[Provided text — start]
Friday, January 15, 2021

Alienated America: Why Some Places Thrive While Others Collapse (2020)   By Timothy Carney

Conservative author Carney (commentary writer for the Washington Examiner) has researched community stability to understand why certain demographics voted for a candidate whose message was "the American dream is dead".  He asserts that the American dream is not wealth but social capital: that is, those institutions of civil society, that connect us, eg, the kids' soccer team, the book club, the local church.  Carney notes that Trump led in rural areas and sectors where people were civically disengaged" - unemployed, divorced, poor, or unchurched.  He tapped into their frustration.  Thus, Trump's support came not only from areas where factories were closing, but where churches were closing.  Carney asserts that place determines more about how a person votes than how well individuals are faring.   Differences between places are not only wealth and education but of health, hope and opportunity.
[Provided text — finish]
Answer these questions from the review of Alienated America above.
1. What publication does Carney write commentary for?
2. What does Carney assert the American dream is, instead of wealth?
3. What does Carney say determines more about how a person votes than how well individuals are faring?
[Source information — start]
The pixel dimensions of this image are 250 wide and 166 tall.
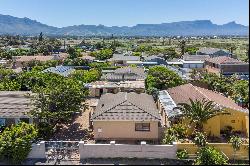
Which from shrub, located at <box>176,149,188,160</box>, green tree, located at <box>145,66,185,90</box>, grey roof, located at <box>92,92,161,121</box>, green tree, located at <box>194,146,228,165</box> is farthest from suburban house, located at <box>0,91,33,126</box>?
green tree, located at <box>145,66,185,90</box>

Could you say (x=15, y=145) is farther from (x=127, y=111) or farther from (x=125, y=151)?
(x=127, y=111)

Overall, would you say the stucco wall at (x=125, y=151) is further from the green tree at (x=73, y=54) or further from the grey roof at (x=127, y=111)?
the green tree at (x=73, y=54)

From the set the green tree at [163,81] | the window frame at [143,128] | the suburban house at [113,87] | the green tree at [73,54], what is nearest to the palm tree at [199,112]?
the window frame at [143,128]

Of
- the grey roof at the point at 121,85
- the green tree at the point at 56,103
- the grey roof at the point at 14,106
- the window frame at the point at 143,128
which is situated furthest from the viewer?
the grey roof at the point at 121,85

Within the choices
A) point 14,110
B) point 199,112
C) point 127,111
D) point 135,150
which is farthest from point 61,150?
point 199,112

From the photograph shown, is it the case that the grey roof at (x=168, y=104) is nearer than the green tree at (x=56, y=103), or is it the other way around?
the green tree at (x=56, y=103)

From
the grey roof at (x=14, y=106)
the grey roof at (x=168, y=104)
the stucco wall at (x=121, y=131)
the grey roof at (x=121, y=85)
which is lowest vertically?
the stucco wall at (x=121, y=131)

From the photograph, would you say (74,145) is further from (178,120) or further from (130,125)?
(178,120)

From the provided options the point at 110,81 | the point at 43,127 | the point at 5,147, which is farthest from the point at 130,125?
the point at 110,81
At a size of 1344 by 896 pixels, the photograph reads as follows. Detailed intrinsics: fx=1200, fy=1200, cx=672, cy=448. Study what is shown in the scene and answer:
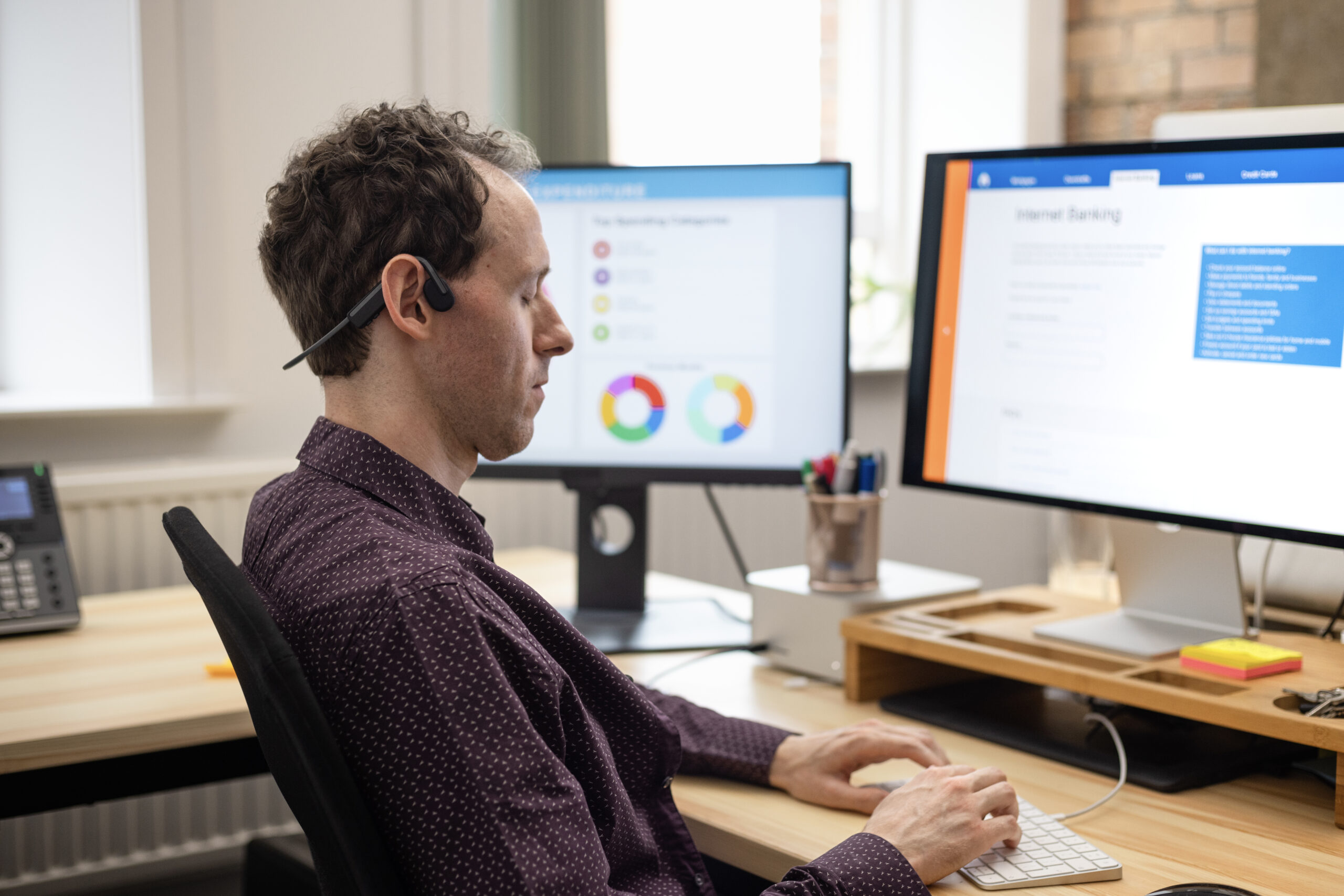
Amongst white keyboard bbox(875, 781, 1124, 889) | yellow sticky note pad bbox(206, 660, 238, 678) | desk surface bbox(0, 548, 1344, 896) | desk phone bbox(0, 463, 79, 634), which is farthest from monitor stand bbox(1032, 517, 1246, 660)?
desk phone bbox(0, 463, 79, 634)

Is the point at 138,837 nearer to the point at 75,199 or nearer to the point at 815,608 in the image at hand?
the point at 75,199

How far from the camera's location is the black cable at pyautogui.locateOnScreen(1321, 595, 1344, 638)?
1322 mm

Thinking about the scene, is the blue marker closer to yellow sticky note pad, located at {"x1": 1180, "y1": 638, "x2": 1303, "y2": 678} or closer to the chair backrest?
yellow sticky note pad, located at {"x1": 1180, "y1": 638, "x2": 1303, "y2": 678}

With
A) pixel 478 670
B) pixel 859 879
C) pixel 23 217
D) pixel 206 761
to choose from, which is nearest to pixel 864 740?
pixel 859 879

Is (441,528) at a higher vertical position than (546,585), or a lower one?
higher

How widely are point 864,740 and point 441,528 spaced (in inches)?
17.2

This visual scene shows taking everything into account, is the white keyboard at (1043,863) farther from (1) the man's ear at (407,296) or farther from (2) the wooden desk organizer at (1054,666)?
(1) the man's ear at (407,296)

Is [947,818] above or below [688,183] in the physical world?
below

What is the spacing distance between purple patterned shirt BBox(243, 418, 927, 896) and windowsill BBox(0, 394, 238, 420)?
106 centimetres

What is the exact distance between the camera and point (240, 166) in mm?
1946

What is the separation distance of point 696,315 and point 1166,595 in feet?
2.13

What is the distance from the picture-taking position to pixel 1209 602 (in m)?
1.22

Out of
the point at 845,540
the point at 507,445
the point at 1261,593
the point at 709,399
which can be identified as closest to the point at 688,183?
the point at 709,399

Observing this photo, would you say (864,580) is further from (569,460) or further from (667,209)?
(667,209)
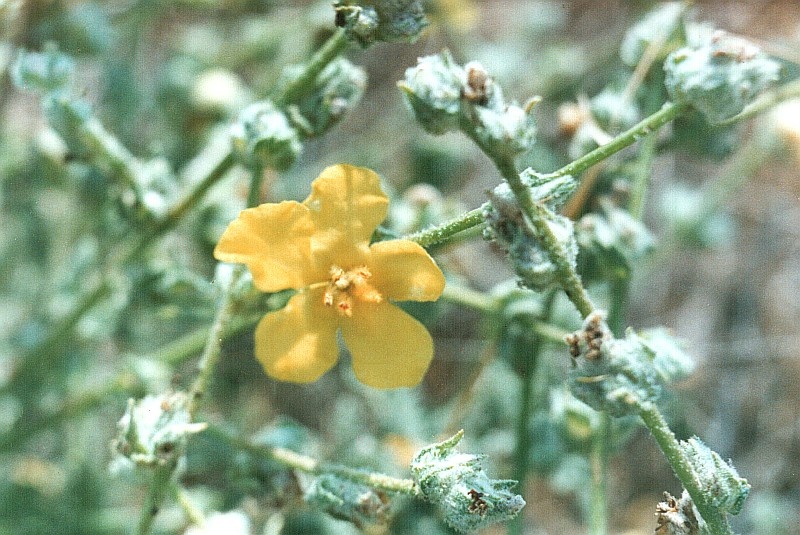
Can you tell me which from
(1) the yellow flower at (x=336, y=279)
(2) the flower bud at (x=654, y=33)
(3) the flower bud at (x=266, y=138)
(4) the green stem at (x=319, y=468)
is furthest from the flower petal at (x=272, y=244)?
(2) the flower bud at (x=654, y=33)

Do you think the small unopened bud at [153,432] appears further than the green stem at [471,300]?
No

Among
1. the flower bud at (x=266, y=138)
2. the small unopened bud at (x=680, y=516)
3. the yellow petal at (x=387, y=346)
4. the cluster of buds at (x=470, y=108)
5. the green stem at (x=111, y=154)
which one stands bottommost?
the small unopened bud at (x=680, y=516)

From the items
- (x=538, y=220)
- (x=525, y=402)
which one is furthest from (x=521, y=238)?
(x=525, y=402)

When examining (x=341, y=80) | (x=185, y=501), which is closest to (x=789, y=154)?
(x=341, y=80)

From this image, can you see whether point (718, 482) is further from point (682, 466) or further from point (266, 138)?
point (266, 138)

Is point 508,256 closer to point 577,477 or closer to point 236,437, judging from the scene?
point 236,437

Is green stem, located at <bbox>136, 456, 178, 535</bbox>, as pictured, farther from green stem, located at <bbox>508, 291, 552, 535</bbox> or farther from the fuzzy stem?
green stem, located at <bbox>508, 291, 552, 535</bbox>

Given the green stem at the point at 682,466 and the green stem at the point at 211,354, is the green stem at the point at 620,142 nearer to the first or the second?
the green stem at the point at 682,466
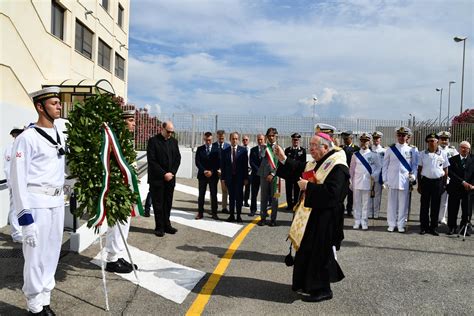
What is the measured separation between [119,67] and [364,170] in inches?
977

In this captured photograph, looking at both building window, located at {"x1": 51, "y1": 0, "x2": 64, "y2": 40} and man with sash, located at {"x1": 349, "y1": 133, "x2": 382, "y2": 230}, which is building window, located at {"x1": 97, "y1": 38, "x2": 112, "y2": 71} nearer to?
building window, located at {"x1": 51, "y1": 0, "x2": 64, "y2": 40}

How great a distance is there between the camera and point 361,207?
384 inches

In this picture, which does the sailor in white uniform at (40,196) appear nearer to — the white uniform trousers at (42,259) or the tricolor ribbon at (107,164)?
the white uniform trousers at (42,259)

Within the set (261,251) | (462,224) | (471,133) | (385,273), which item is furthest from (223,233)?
(471,133)

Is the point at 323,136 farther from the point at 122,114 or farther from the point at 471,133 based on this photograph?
the point at 471,133

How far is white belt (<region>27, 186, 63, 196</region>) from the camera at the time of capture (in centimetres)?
443

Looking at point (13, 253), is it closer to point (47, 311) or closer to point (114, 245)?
point (114, 245)

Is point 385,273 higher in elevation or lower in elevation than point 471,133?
lower

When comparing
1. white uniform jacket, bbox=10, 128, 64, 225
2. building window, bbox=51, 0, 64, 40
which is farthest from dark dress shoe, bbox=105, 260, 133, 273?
building window, bbox=51, 0, 64, 40

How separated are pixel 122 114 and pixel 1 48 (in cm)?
618

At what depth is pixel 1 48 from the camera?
33.7 ft

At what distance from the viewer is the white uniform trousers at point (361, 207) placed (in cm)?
963

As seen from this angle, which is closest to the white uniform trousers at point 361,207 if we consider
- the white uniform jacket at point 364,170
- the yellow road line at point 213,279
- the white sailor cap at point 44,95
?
the white uniform jacket at point 364,170

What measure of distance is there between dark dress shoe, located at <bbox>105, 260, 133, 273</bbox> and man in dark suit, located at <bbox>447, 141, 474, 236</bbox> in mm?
7038
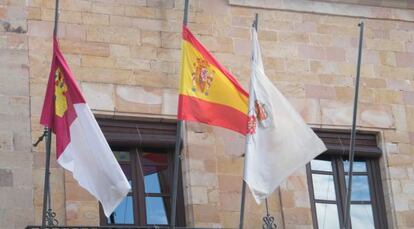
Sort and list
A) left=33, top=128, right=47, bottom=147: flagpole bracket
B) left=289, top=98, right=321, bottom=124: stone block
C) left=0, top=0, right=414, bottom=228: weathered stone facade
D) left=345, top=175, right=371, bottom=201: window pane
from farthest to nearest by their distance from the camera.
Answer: left=345, top=175, right=371, bottom=201: window pane → left=289, top=98, right=321, bottom=124: stone block → left=0, top=0, right=414, bottom=228: weathered stone facade → left=33, top=128, right=47, bottom=147: flagpole bracket

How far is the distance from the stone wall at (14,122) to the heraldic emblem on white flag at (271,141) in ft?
7.59

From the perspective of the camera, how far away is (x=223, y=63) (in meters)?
13.9

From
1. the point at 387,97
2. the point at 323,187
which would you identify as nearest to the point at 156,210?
the point at 323,187

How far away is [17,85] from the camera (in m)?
12.9

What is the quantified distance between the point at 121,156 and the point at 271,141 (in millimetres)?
1793

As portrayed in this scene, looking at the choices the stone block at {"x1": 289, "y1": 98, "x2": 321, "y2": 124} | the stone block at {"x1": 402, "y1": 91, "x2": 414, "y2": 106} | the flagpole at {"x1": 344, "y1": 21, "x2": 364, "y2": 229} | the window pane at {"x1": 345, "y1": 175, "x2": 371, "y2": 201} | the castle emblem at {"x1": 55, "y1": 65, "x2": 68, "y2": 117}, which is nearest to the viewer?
the castle emblem at {"x1": 55, "y1": 65, "x2": 68, "y2": 117}

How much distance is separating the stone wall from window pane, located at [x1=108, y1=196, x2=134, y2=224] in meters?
0.98

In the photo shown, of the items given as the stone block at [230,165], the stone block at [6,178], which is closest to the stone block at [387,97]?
the stone block at [230,165]

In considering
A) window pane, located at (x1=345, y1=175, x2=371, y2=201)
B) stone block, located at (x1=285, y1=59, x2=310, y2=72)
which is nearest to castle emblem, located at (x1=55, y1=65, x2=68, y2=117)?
stone block, located at (x1=285, y1=59, x2=310, y2=72)

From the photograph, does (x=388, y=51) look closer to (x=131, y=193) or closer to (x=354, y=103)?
Result: (x=354, y=103)

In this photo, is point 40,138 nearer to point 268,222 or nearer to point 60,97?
point 60,97

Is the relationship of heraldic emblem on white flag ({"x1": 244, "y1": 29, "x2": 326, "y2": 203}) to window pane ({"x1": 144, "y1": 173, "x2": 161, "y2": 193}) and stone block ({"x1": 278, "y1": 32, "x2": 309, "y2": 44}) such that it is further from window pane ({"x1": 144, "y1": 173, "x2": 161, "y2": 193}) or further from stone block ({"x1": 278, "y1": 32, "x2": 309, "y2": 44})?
stone block ({"x1": 278, "y1": 32, "x2": 309, "y2": 44})

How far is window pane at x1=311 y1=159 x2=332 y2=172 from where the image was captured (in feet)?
46.0

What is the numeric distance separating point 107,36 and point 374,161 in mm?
3467
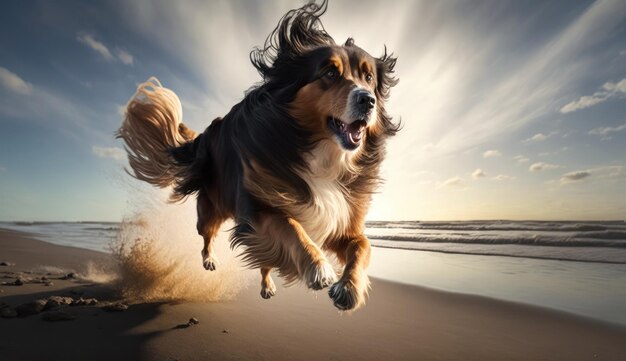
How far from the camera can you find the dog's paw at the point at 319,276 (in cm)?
249

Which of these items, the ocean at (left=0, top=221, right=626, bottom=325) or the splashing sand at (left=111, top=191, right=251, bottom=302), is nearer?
the splashing sand at (left=111, top=191, right=251, bottom=302)

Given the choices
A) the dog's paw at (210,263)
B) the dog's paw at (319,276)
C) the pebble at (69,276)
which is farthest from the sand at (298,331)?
the dog's paw at (319,276)

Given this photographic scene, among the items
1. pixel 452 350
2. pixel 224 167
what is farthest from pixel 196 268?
pixel 452 350

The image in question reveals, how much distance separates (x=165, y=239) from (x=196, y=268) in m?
0.67

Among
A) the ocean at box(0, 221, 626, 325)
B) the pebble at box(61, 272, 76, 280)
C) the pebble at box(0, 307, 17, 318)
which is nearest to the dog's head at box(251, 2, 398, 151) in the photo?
the pebble at box(0, 307, 17, 318)

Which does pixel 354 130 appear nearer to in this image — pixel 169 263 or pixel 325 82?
pixel 325 82

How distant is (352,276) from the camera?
8.89 ft

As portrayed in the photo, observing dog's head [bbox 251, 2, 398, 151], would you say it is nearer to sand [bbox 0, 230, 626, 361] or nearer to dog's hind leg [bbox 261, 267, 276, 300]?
dog's hind leg [bbox 261, 267, 276, 300]

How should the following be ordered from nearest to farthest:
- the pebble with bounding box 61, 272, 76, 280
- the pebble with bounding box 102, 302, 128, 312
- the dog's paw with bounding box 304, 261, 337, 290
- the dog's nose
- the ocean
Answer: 1. the dog's paw with bounding box 304, 261, 337, 290
2. the dog's nose
3. the pebble with bounding box 102, 302, 128, 312
4. the ocean
5. the pebble with bounding box 61, 272, 76, 280

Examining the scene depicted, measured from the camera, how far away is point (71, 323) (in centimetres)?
403

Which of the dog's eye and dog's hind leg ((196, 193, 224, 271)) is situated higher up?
the dog's eye

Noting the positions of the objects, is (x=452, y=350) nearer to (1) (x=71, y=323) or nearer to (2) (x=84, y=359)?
(2) (x=84, y=359)

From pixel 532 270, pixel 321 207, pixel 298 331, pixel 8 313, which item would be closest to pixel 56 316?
pixel 8 313

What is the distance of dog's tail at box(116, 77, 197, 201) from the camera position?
5.34 m
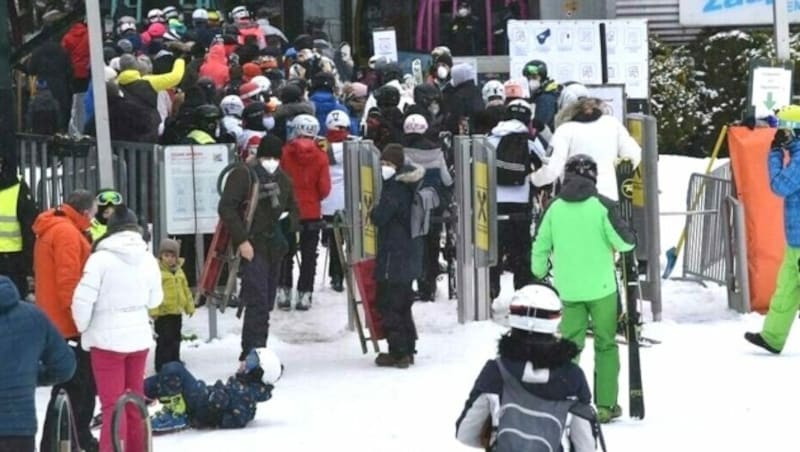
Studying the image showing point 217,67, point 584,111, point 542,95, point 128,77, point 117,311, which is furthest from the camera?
point 217,67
[Source information — finish]
▸ **Reply**:
1. The Washington Examiner.
2. Social capital: the institutions of civil society that connect people, such as the kids' soccer team, the book club, and the local church.
3. Place.